China’s official purchasing managers index for manufacturing is expected to show that activity has been rebounding in March following disruptions related to Lunar New Year holidays in February. China’s industrial sector led its economic recovery from the coronavirus shocks last year, but factory production last month posted its slowest rate of expansion in nine months.


U.S. applications for unemployment benefits fell to their lowest level of the pandemic in mid-March, a trend expected to continue as stronger hiring and another round of government stimulus drive an economic revival. Economists are forecasting a fresh pandemic low for jobless claims in the week ending March 27, though weekly figures have proven volatile.

The Institute for Supply Management’s March survey of purchasing managers at U.S. factories is expected to show another solid month for new orders, output and employment. Manufacturing was quick to rebound from last spring’s severe downturn, helped along by strong demand for consumer and capital goods. The downside: supply-chain bottlenecks, increasing delivery times and rising input prices.

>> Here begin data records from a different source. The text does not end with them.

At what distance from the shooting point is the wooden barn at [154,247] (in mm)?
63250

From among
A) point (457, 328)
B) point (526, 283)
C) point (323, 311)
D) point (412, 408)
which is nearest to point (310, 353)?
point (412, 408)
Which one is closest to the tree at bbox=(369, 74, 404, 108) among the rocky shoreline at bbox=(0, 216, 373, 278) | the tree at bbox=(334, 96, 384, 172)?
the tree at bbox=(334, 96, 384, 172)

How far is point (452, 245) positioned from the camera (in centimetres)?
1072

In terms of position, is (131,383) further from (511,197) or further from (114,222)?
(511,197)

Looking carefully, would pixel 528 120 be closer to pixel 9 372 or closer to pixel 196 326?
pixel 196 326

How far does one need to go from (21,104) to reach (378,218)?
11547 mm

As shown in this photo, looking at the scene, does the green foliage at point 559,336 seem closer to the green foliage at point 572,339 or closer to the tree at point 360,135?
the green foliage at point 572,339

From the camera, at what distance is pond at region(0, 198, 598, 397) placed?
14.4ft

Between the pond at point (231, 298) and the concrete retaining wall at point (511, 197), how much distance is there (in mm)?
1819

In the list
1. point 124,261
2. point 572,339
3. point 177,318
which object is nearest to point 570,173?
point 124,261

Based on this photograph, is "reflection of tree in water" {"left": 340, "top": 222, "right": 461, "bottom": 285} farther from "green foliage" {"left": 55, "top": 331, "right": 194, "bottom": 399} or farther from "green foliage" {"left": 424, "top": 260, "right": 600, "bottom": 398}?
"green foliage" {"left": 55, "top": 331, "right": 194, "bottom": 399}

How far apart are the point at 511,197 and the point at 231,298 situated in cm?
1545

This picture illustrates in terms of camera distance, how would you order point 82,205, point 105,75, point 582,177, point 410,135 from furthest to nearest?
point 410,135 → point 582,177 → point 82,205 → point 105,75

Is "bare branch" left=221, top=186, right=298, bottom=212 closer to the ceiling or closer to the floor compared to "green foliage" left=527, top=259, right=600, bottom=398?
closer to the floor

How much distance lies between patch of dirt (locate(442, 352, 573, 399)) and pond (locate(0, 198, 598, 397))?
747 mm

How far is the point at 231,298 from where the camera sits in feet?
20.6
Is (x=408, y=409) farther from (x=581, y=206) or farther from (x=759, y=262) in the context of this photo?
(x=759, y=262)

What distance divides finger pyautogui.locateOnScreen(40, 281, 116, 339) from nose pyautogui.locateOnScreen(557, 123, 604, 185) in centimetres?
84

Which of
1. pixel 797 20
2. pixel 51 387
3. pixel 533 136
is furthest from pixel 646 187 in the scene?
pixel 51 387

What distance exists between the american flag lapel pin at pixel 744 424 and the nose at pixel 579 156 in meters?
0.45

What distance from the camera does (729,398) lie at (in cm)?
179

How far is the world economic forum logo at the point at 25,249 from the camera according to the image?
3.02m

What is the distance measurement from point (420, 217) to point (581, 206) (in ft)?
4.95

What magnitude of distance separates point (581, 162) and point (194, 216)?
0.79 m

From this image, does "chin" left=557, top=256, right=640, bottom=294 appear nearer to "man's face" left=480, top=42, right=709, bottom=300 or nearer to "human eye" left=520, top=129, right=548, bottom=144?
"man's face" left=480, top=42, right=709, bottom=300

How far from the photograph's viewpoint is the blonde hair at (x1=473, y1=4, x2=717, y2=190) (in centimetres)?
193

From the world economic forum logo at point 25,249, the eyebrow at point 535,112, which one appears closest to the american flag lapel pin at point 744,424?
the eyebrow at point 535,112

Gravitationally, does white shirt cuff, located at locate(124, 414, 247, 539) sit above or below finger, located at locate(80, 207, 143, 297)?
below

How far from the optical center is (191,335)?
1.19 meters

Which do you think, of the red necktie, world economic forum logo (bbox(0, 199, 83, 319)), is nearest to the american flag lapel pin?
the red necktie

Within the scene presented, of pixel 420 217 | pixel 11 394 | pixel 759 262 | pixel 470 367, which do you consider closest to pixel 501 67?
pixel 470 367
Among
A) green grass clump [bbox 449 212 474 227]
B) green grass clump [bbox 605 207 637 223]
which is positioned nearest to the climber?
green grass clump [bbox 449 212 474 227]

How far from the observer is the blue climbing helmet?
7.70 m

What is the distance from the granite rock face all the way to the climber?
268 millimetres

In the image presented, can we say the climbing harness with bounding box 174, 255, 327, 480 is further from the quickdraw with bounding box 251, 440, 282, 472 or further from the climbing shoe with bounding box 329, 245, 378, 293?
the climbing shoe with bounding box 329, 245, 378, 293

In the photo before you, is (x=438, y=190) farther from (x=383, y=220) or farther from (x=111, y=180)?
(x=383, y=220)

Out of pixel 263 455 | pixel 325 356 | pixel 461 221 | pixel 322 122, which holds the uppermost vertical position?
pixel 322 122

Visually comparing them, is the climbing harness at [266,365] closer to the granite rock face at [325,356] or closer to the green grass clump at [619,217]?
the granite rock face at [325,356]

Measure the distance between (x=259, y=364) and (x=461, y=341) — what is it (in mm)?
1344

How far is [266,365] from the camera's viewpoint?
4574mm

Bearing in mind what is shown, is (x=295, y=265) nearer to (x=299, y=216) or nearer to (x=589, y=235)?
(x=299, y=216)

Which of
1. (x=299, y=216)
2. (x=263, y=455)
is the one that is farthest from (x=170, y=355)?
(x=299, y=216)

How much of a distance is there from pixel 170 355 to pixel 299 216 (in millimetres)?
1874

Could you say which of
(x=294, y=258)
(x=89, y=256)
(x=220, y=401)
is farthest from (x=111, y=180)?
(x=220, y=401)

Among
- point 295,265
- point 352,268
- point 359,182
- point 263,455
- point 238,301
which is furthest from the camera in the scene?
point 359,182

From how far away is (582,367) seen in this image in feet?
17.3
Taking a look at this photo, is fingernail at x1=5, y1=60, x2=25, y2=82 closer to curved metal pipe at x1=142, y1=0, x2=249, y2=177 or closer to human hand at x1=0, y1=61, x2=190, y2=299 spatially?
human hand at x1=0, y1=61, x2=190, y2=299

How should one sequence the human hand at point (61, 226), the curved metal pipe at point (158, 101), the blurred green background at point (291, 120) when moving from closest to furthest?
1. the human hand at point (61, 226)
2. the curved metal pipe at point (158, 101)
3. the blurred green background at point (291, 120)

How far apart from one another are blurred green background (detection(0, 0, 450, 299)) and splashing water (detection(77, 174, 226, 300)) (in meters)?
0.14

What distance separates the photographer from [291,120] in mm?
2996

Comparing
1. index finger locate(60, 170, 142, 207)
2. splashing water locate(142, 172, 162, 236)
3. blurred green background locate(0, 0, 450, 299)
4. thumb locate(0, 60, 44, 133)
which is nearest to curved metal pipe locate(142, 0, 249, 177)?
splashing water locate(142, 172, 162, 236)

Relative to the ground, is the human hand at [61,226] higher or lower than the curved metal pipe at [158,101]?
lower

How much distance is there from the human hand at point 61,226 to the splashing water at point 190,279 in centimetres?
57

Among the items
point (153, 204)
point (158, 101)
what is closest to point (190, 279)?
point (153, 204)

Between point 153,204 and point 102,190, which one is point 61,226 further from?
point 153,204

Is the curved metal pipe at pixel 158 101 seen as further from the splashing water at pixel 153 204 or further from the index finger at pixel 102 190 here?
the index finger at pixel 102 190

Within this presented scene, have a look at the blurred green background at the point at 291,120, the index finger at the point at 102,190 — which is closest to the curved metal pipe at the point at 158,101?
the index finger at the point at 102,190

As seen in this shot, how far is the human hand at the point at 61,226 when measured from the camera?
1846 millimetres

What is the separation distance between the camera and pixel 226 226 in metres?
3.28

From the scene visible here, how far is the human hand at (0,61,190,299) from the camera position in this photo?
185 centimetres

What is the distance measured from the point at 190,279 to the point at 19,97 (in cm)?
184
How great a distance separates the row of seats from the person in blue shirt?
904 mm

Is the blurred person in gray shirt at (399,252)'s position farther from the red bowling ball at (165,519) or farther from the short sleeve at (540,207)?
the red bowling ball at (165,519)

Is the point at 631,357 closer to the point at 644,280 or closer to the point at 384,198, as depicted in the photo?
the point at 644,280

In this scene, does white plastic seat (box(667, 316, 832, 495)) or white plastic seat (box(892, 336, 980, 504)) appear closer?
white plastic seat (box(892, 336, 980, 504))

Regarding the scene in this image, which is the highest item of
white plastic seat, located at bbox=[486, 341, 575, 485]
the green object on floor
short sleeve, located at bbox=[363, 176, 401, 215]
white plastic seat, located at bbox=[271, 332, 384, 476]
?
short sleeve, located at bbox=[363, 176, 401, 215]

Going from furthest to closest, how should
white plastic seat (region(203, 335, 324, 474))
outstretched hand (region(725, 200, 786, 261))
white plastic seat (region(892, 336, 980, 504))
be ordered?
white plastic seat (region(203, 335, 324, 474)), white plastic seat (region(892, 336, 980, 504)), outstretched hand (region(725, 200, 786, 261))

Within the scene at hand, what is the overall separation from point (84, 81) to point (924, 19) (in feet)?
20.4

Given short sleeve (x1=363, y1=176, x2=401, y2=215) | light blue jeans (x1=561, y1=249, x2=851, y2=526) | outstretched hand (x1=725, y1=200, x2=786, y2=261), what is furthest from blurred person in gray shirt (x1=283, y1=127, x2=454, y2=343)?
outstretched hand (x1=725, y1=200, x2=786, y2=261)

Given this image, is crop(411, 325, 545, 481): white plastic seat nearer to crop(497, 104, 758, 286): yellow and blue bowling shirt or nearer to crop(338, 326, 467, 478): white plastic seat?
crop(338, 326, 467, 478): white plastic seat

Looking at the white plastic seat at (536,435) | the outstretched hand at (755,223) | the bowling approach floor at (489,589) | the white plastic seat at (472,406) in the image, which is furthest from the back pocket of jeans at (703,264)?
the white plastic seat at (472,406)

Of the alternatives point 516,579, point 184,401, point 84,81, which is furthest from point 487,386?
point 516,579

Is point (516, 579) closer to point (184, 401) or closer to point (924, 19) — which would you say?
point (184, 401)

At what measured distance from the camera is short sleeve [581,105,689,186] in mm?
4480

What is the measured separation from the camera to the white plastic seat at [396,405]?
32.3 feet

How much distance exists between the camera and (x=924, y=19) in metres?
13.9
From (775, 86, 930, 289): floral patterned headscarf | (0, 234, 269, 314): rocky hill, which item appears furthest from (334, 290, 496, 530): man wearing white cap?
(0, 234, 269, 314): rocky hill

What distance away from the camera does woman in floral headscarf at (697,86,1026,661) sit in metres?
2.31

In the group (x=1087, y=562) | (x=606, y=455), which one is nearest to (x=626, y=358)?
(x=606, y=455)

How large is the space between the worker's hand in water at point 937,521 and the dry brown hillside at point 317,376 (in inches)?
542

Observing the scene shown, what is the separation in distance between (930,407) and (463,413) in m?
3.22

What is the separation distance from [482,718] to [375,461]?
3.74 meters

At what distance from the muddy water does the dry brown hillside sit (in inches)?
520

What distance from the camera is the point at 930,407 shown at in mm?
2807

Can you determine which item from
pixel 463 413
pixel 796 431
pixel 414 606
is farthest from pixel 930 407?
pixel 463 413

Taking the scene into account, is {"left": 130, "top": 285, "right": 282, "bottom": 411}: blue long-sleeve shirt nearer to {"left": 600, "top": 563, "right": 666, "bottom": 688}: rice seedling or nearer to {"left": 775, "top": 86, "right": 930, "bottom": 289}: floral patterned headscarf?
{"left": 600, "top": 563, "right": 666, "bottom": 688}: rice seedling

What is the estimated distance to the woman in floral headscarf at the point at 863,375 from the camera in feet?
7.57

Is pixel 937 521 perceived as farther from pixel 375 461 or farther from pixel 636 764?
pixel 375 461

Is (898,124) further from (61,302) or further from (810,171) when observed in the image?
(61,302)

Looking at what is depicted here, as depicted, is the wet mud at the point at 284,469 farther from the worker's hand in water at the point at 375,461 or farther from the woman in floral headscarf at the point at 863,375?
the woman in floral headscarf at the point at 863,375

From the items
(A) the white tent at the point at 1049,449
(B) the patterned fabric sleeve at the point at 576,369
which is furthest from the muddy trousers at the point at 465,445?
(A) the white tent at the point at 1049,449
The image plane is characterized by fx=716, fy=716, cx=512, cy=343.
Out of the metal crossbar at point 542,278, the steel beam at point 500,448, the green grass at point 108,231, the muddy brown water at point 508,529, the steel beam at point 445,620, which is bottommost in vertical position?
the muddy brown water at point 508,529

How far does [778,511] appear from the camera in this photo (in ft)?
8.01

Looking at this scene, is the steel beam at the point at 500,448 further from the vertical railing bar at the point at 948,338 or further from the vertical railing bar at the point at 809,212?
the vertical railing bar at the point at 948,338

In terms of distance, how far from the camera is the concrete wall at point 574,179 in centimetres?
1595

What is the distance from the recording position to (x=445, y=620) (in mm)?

U.S. employers are expected to add hundreds of thousands of jobs and the unemployment rate is expected to tick lower in March. Robust hiring would be a sign the economy continues to heal after severe pandemic-related disruptions in the spring and start-and-stop efforts to reopen businesses amid Covid-19 outbreaks. But even with another month of strong employment gains, the U.S. will still have millions fewer jobs than it did before the pandemic struck, underscoring widespread dislocation and an incomplete recovery.